Saved data entries
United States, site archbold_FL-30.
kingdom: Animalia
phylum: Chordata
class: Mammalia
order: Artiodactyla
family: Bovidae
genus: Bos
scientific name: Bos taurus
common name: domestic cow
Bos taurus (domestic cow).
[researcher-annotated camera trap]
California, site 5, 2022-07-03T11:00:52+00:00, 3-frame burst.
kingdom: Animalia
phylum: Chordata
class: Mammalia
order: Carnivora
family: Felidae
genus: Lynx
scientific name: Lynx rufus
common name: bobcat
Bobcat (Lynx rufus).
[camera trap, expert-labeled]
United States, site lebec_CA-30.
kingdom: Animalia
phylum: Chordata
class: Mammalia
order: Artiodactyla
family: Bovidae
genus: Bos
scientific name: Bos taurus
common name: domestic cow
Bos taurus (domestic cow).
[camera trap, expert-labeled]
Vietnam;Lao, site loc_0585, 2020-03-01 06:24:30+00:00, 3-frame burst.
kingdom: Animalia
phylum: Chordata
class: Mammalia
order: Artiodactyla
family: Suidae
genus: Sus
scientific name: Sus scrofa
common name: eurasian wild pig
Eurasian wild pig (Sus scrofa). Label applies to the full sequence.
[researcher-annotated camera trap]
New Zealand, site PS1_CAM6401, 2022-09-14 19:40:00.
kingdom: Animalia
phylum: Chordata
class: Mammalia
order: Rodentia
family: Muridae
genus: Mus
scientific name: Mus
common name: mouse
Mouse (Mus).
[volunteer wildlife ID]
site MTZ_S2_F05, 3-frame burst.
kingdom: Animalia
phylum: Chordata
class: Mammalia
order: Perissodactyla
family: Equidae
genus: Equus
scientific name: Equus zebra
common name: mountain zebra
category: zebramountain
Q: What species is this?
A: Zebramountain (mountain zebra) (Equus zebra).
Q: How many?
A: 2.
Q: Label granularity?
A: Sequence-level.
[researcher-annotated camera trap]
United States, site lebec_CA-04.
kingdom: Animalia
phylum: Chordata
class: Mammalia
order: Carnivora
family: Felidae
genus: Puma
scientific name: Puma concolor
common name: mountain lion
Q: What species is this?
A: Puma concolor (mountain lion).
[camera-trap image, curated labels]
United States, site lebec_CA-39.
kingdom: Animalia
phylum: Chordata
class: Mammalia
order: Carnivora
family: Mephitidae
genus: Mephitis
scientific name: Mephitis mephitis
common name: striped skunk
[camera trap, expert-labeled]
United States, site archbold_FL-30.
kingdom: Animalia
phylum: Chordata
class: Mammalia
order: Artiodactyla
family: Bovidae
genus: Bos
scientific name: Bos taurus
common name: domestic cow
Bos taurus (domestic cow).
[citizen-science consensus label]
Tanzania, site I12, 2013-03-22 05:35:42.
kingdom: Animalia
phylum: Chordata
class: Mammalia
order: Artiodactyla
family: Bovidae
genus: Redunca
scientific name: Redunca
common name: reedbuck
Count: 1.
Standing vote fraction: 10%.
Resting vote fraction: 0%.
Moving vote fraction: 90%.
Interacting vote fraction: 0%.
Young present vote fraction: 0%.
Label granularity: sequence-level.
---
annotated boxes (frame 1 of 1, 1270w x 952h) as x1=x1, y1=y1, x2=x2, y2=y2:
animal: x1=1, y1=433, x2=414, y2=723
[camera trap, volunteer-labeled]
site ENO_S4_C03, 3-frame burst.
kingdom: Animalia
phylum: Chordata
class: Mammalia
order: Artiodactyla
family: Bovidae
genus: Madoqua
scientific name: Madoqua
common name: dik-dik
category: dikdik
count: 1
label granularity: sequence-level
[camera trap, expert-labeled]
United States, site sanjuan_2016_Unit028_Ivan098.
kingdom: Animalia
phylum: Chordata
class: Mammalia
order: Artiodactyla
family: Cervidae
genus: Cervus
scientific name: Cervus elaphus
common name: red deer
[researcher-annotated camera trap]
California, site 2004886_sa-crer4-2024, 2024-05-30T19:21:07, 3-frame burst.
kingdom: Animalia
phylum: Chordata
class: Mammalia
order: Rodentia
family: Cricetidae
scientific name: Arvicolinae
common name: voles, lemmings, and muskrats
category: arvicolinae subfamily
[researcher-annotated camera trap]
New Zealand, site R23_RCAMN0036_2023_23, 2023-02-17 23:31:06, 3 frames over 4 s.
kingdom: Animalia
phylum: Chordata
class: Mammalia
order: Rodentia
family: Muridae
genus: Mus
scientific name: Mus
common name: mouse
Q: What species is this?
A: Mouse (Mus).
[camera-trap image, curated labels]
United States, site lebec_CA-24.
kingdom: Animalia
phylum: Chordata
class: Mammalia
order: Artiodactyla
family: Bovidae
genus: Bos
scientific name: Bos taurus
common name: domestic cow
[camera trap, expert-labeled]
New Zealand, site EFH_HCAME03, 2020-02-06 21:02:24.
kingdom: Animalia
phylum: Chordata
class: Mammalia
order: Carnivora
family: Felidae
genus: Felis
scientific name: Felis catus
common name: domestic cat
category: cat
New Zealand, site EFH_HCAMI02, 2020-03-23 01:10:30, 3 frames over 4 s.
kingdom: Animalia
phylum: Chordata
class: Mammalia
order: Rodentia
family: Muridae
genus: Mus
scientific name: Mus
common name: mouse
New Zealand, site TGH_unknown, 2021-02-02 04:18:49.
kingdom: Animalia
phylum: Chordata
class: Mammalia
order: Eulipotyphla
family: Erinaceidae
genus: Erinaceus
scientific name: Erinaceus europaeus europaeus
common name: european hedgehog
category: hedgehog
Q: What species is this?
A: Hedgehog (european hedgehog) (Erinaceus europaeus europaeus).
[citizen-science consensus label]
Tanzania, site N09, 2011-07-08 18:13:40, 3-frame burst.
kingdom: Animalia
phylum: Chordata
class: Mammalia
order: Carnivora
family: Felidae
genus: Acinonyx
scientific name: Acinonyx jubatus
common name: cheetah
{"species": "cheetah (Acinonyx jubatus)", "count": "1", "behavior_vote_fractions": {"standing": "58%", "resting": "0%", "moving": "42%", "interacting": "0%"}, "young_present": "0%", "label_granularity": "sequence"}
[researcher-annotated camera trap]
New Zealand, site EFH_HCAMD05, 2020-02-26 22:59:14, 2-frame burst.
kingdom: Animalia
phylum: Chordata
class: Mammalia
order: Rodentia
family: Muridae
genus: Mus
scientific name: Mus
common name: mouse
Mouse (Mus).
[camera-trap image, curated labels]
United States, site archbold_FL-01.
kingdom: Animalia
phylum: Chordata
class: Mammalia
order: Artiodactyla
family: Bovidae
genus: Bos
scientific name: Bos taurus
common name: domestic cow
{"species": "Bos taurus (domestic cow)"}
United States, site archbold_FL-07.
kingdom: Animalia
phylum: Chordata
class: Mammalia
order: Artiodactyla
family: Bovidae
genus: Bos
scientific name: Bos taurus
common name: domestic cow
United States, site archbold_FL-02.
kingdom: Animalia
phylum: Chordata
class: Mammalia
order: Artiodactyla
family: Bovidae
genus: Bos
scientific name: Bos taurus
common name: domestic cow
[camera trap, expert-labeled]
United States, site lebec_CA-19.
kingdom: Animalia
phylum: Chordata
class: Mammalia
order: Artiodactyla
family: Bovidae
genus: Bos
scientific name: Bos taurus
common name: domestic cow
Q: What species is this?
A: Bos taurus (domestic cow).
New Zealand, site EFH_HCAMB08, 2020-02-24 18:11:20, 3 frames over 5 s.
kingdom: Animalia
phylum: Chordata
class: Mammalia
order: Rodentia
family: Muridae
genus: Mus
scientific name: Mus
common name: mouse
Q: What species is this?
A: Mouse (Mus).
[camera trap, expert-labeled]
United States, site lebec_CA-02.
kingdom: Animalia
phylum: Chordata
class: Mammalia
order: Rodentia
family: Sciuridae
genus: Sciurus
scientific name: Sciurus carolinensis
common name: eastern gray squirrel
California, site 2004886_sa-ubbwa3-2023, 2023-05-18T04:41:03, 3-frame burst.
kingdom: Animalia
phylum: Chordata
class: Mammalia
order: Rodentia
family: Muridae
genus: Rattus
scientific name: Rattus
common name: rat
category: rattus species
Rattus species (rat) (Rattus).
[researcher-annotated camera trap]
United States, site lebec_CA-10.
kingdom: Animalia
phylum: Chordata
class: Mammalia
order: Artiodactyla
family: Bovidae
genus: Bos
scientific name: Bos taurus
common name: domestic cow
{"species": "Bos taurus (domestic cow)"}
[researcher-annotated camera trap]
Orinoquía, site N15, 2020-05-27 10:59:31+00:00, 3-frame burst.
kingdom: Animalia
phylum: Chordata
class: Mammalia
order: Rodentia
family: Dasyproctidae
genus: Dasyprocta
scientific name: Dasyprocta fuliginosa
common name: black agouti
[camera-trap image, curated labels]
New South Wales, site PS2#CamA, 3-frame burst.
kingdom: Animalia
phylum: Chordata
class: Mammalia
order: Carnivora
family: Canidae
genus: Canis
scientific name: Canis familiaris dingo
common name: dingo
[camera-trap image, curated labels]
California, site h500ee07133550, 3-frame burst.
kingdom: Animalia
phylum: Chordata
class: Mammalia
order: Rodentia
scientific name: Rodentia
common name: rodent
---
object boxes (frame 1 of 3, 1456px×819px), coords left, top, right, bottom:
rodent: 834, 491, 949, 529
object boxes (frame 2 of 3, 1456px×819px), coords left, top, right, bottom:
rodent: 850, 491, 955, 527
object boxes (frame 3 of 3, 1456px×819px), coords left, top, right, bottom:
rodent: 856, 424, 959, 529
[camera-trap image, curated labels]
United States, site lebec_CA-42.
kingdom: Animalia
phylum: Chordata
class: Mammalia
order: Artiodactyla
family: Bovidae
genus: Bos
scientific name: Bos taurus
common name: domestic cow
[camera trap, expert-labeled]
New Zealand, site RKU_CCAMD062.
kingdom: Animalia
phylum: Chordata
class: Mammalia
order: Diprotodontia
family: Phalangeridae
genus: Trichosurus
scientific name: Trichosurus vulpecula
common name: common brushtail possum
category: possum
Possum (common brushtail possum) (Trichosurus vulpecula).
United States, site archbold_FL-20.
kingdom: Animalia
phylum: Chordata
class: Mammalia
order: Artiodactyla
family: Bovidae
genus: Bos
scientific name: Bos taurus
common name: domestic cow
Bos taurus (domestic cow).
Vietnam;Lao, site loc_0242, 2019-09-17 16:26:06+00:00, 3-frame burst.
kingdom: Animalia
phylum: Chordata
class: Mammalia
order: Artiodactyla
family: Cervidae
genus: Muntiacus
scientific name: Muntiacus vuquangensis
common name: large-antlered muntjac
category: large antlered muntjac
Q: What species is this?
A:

WHAT YOU WILL DO —
Output the data exactly, from the first line through the line that holds "United States, site lebec_CA-30.", so that no later line appears.

ANSWER AREA —
United States, site archbold_FL-30.
kingdom: Animalia
phylum: Chordata
class: Mammalia
order: Artiodactyla
family: Bovidae
genus: Bos
scientific name: Bos taurus
common name: domestic cow
Bos taurus (domestic cow).
[researcher-annotated camera trap]
California, site 5, 2022-07-03T11:00:52+00:00, 3-frame burst.
kingdom: Animalia
phylum: Chordata
class: Mammalia
order: Carnivora
family: Felidae
genus: Lynx
scientific name: Lynx rufus
common name: bobcat
Bobcat (Lynx rufus).
[camera trap, expert-labeled]
United States, site lebec_CA-30.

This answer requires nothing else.